> [What needs to be done]
In the text about the county mayor and public libraries, what do the stats in the linked Library Journal article show?

> [Text block]
This county commission are pretty much the jokers who voted HOW MUCH in order to build a bullshit overpriced gaudy and unfilled baseball stadium for a morally bankrupt killer of baseball franchises - I dare you to say Loria's name in public anywhere in Canada, I dares ya - who as a businessman could have figured out a hundred other ways to raise his own goddamn money to build his own goddamn park.

The city/county mayor Gimenez is quoted in the article as saying "people have said that the age of the library is probably ending." I call bullshit on that, mayor (the Library Journal article I've linked to shows stats that library use has gone UP).  Which people?  'Cause there's a lot of people where I am - and where I've been at other public libraries as well - that come in to use libraries all the time.  People are still checking out books.  They're coming in to use library computers because libraries are now telecommunication hubs and workplaces.  I've got people coming in all the time needing help with logging into their unemployment benefits and online job hunts and typing up their resumes and downloading their medical records to get their HMOs to approve coverage.  Anybody who thinks libraries are ending hasn't been paying attention.

> [Provided information]
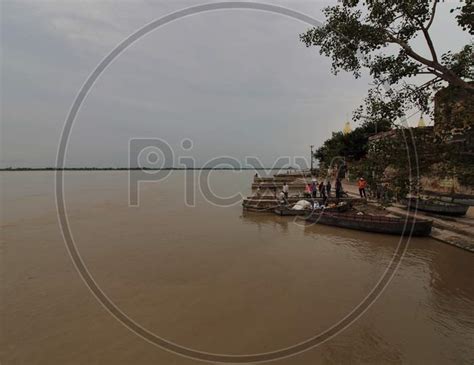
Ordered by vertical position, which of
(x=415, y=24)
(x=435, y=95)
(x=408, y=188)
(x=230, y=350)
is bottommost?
(x=230, y=350)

> [Your solution]
They show that library use has gone up.